Surviving 491 days in Hamas captivity

Eli Sharabi’s agonising memoir explores how the world nearly forgot the Gaza hostages

By Rachel Cunliffe

As he is being dragged out of his house by Hamas terrorists with Kalashnikovs on the morning of Saturday 7 October 2023, 51-year-old Eli Sharabi tells his wife, “Lianne, don’t freak out”. She will be safe, he is sure. So will their daughters, Noiya, and Yahel, who turned 16 and 13 the week before. Terrorists would not kidnap women and children. And besides, they have British passports. It is this thought that enables Sharabi to stay calm as he is forced, still wearing his pyjamas, into a vehicle stolen from Kibbutz Be’eri where he has lived for 35 years, and driven into the Gaza Strip.

“I’m being kidnapped,” he tells himself. “I understand this is a catastrophe. I understand what this means. I don’t mind that they’re beating me. I don’t even feel it. Because in these moments, as I’m being led past the kibbutz fence, under the blazing sun, engulfed by the smell of smouldering ruins, a headband strapped over my eyes, dragged by terrorists gripping both my hands, totally aware that I am being abducted into Gaza but knowing at least that Lianne and the girls were left behind, I focus and concentrate on one mission: surviving to return home.”

Sharabi was one of 251 people abducted by Hamas that day. He spent 491 days as a captive of Hamas, most of that time buried alive in the network of cramped, fetid tunnels underneath Gaza. He was released on 8 February 2025, broken and emaciated, weighing just 44kg. Less than four months later, Hostage was published in Israel, a firsthand account of his ordeal.

“It was important to me that the story come out as quickly as possible, so that the world will understand what life is like inside captivity,” Sharabi told the Times of Israel when the book was first published in Hebrew. “Once they do, they won’t be able to remain indifferent.”

What is it, exactly, that Sharabi wants the world to understand? To call his book harrowing is an understatement; any illusions readers might have about the treatment of hostages by Hamas, thanks to the stage-managed handovers where soon-to-be released abductees are forced to recite scripts written for them by their captors, should be quickly dispelled. At first, he is held in a family house in Gaza along with a terrified Thai captive who speaks no Hebrew, English or Arabic. Their hands and feet are bound; later, they are shackled instead. Then 50 days in, the real hell begins as Sharabi is taken down a ladder under a mosque, to “a bottomless underworld with no light, no air, and no return”, along with six other Israeli men and their Hamas captors. After a few days, three of them are told they are being released as part of a temporary ceasefire and exchange deal. It is months before Sharabi learns that the men he bid farewell to and promised to see again in Israel were in fact murdered underground.

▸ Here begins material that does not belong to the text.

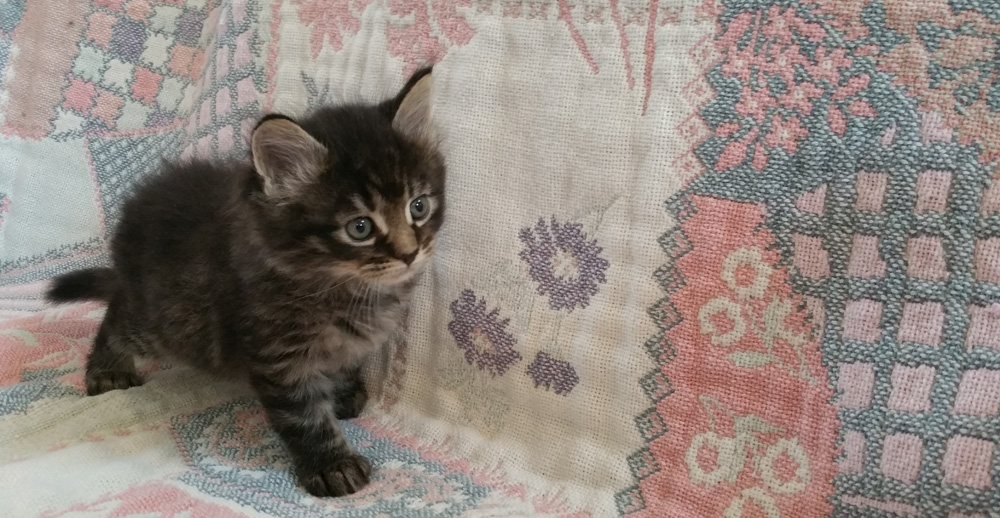 Sweeney Farm - Alpine TX - Maine Coon Cats and Kittens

Over the next year, Sharabi sees daylight only three times, when moved between tunnels. The hostages are fed little, then less, then barely enough to survive – perhaps one piece of pitta a day. They are taunted, told they’ve been forgotten by their government, by their families. They are chained throughout, humiliated, barely allowed to wash, forced to beg to use the toilet, often beaten. At one point, Sharabi’s ribs are broken. They receive no medical treatment for their injuries and worsening malnutrition, beyond the occasional paracetamol or eye drops. Not once do the Red Cross or other international aid workers come to visit them.

Nor do they receive any news about the outside world – the war, the hostage negotiations, what has happened to their families. Hostage is dedicated to the memory of Yossi, Sharabi’s brother who was taken by Hamas kidnappers from the same kibbutz and who died in a collapsed building after 100 days, possibly as a result of an IDF airstrike, and of Lianne, Noiya, and Yahel, whom he was sure would be safe. Their photos are on the first page; right from the start, we know their fate. The heartbreaking irony is that until the very end, Sharabi himself does not. From his initial capture throughout his 16 months in captivity, it is the thought of returning to his wife and teenage daughters that stands between him and insanity. “He who has a why can bear any how,” he repeats to himself, again and again. We hope with him, feeling his faith sputter as he learns that women and children were taken hostage too, that a pregnant woman gave birth in captivity, that there is no guarantee Lianne, Noiya and Yahel are alive. Still, he will not give in to despair.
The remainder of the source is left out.